> _Exercise task_: The records that follow are to be transcribed in full, without their images.

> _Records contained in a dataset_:
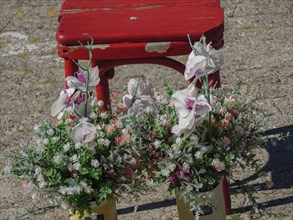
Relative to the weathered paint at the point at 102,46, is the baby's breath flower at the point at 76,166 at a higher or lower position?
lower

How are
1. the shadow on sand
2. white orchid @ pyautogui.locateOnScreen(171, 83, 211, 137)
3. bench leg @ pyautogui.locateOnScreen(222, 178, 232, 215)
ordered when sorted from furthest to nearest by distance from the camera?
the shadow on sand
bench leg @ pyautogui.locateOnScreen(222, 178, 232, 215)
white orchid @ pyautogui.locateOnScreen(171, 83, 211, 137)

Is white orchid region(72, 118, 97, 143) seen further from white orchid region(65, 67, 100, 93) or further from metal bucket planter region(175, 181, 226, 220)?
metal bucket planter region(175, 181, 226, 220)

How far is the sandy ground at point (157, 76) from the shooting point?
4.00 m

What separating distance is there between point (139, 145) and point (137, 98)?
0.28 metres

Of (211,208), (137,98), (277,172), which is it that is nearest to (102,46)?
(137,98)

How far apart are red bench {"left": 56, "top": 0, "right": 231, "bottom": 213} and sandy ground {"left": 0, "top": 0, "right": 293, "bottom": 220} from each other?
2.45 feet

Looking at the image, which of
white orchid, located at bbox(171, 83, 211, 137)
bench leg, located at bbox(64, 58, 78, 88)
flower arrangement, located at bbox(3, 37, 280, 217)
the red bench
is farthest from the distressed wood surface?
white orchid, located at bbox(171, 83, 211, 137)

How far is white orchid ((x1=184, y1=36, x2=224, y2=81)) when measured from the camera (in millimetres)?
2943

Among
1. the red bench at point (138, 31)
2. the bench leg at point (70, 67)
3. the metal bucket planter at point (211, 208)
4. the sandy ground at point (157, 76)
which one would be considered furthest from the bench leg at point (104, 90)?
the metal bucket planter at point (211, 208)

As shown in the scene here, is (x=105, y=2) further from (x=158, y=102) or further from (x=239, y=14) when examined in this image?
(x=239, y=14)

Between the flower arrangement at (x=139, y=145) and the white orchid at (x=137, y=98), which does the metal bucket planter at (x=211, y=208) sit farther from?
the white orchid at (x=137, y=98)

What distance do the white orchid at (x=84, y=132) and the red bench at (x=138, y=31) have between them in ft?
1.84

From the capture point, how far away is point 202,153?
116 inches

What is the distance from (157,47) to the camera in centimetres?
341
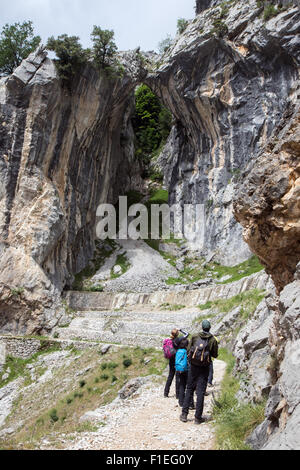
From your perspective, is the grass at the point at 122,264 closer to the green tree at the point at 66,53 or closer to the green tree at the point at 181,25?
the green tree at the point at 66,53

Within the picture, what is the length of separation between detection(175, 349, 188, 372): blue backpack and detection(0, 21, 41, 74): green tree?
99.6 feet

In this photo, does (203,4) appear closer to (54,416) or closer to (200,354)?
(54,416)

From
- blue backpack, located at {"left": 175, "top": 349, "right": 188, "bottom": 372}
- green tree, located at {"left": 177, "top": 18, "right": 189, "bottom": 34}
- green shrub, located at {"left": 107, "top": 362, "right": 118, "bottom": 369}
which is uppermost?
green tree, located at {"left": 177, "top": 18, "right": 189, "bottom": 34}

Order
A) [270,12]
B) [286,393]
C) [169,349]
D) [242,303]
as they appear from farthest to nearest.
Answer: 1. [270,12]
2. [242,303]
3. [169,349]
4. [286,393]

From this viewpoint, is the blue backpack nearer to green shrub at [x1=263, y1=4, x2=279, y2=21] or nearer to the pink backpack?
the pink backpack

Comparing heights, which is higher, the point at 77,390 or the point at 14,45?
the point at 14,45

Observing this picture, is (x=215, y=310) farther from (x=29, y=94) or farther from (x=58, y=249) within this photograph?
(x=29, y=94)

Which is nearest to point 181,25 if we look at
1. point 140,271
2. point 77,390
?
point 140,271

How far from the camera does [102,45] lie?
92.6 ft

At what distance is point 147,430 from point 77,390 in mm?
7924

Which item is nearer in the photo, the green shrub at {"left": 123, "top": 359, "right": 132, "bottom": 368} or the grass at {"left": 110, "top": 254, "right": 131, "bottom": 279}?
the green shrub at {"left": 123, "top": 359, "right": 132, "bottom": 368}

> _The result_:
Relative to the weathered paint at the point at 102,46, is the baby's breath flower at the point at 76,166 at a higher or lower position?
lower

How are
1. the shadow on sand
2. white orchid @ pyautogui.locateOnScreen(171, 83, 211, 137)
3. bench leg @ pyautogui.locateOnScreen(222, 178, 232, 215)
ordered when sorted from furthest to nearest by distance from the camera?
the shadow on sand
bench leg @ pyautogui.locateOnScreen(222, 178, 232, 215)
white orchid @ pyautogui.locateOnScreen(171, 83, 211, 137)

Is white orchid region(72, 118, 97, 143) seen further from white orchid region(65, 67, 100, 93) or further from metal bucket planter region(175, 181, 226, 220)?
metal bucket planter region(175, 181, 226, 220)

How far is the sandy ground at point (157, 76) from the shooting point?
4.00 m

What separating distance is there between point (139, 145) and point (137, 98)?
0.28 metres

Of (211,208), (137,98), (277,172), which is it that is nearest to (102,46)?
(137,98)

How far apart are red bench {"left": 56, "top": 0, "right": 231, "bottom": 213} and sandy ground {"left": 0, "top": 0, "right": 293, "bottom": 220} from each other?
2.45 feet

Looking at the image, which of
white orchid, located at bbox(171, 83, 211, 137)
bench leg, located at bbox(64, 58, 78, 88)
flower arrangement, located at bbox(3, 37, 280, 217)
the red bench
is farthest from the distressed wood surface?
white orchid, located at bbox(171, 83, 211, 137)

How far is white orchid ((x1=184, y1=36, x2=224, y2=81)) when measured from the camera (in millimetres)?
2943

Among
1. the red bench at point (138, 31)
2. the bench leg at point (70, 67)
3. the metal bucket planter at point (211, 208)
4. the sandy ground at point (157, 76)
which one would be considered furthest from the bench leg at point (104, 90)?
the metal bucket planter at point (211, 208)

As shown in the scene here, is (x=105, y=2) further from (x=158, y=102) or further from (x=239, y=14) when examined in this image?
(x=239, y=14)

Between the flower arrangement at (x=139, y=145) and the white orchid at (x=137, y=98), which does the metal bucket planter at (x=211, y=208) sit farther from?
the white orchid at (x=137, y=98)

What distance do the white orchid at (x=84, y=132) and the red bench at (x=138, y=31) have between them in ft?
1.84

From the capture point, how far away is point 202,153?
116 inches

What is the distance from (157,47) to the camera in centimetres?
341
From your perspective, is the grass at the point at 122,264 closer to the green tree at the point at 66,53 or closer to the green tree at the point at 181,25?
the green tree at the point at 66,53

Within the picture, what is the length of separation between detection(175, 349, 188, 372): blue backpack and detection(0, 21, 41, 74): green tree?
99.6 feet

In this photo, does (203,4) appear closer to (54,416) or closer to (200,354)?
(54,416)

From
- blue backpack, located at {"left": 175, "top": 349, "right": 188, "bottom": 372}
- green tree, located at {"left": 177, "top": 18, "right": 189, "bottom": 34}
- green shrub, located at {"left": 107, "top": 362, "right": 118, "bottom": 369}
which is uppermost?
green tree, located at {"left": 177, "top": 18, "right": 189, "bottom": 34}

Order
A) [270,12]
B) [286,393]
C) [169,349]
D) [242,303]
as they appear from farthest to nearest.
Answer: 1. [270,12]
2. [242,303]
3. [169,349]
4. [286,393]

From this viewpoint, is the blue backpack nearer to green shrub at [x1=263, y1=4, x2=279, y2=21] or nearer to the pink backpack?
the pink backpack

Comparing heights, which is higher, the point at 77,390 or the point at 14,45?
the point at 14,45

Observing this picture, is (x=215, y=310) farther from (x=29, y=94) or farther from (x=58, y=249) within this photograph?
(x=29, y=94)

Which is nearest to point 181,25 if we look at
1. point 140,271
2. point 77,390
?
point 140,271

How far from the camera does [102,45] lie?
92.6 ft

At what distance is point 147,430 from point 77,390 in mm?
7924

Which item is nearer in the photo, the green shrub at {"left": 123, "top": 359, "right": 132, "bottom": 368} or the grass at {"left": 110, "top": 254, "right": 131, "bottom": 279}?
the green shrub at {"left": 123, "top": 359, "right": 132, "bottom": 368}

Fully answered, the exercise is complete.